---------- Recipe via Meal-Master (tm) v8.05
       Title: Potato Rolls
  Categories: Breads
       Yield: 45 servings
       2 md Potatoes; peeled/quartered
       2 pk Dry yeast
       1 ts Sugar
     1/2 c  Butter or margarine; melted
     1/4 c  Shortening; melted
     1/2 c  Honey
       2    Eggs; beaten
       2 ts Salt
   6 1/2 c  All-purpose flour; about
   Recipe by: Southern Living
   Preparation Time: 1:00
   Cook potatoes in boiling water to cover 15 minutes or until
   tender.  Drain, reserving 1 cup water; set potatoes aside.

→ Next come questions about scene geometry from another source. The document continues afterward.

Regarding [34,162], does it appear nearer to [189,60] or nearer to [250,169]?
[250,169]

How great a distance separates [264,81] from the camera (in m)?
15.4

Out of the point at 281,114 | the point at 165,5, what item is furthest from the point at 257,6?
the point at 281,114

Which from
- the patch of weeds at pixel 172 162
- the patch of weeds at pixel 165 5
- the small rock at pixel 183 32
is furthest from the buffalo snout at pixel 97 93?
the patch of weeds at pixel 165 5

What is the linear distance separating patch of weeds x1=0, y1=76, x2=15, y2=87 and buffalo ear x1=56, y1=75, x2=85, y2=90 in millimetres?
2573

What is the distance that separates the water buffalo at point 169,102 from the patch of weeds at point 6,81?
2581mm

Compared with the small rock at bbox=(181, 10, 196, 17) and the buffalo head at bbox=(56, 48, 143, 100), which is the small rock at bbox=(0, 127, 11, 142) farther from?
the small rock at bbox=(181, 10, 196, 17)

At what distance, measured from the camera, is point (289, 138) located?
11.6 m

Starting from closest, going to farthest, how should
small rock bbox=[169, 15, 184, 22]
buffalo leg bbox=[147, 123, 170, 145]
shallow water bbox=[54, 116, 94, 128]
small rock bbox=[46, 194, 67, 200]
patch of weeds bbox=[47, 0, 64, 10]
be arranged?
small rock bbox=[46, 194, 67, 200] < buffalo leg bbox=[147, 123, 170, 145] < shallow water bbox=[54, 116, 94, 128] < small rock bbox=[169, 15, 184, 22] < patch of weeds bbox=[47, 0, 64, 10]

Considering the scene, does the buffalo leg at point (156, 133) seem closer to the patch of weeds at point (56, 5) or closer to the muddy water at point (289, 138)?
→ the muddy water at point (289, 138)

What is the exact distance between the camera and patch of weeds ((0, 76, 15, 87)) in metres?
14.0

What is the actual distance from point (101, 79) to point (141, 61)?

   Cool water to 105 to 115 degrees.  Stir yeast and sugar
   into water; let stand 5 minutes. Mash enough potatoes to
   measure 1 cup; place in a large mixing bowl.  Add butter,
   shortening, honey, eggs, salt, yeast mixture, and 2-1/2
   cups flour.  Beat at medium speed of an electric mixer 2
   minutes.  Gradually stir in enough remaining flour to make
   a soft dough. Turn dough out onto a floured surface, and
   knead until smooth and elastic (about 8 to 10 minutes).
   Place in a well-greased bowl, turning to grease top.  Cover
   and let rise in a warm place (85 degrees), free from
   drafts, 1 hour or until doubled in bulk. Punch dough down,
   and divide into thirds.  Shape each third into 15 balls.
   Place in three greased 9-inch round cakepans.  Cover and
   let rise in a warm place, free from drafts, 40 to 50
   minutes or until doubled in bulk.  Bake at 400 degrees for
   20 to 25 minutes.  Yield: 45 rolls.
   NOTE: Potato Rolls may be wrapped in aluminum foil, then
   placed in a freezer bag, and frozen up to 2 months.  To
   reheat, let thaw almost to room temperature, place in
   cakepans, cover with foil, and bake at 400 degrees for 10
   minutes or until thoroughly heated.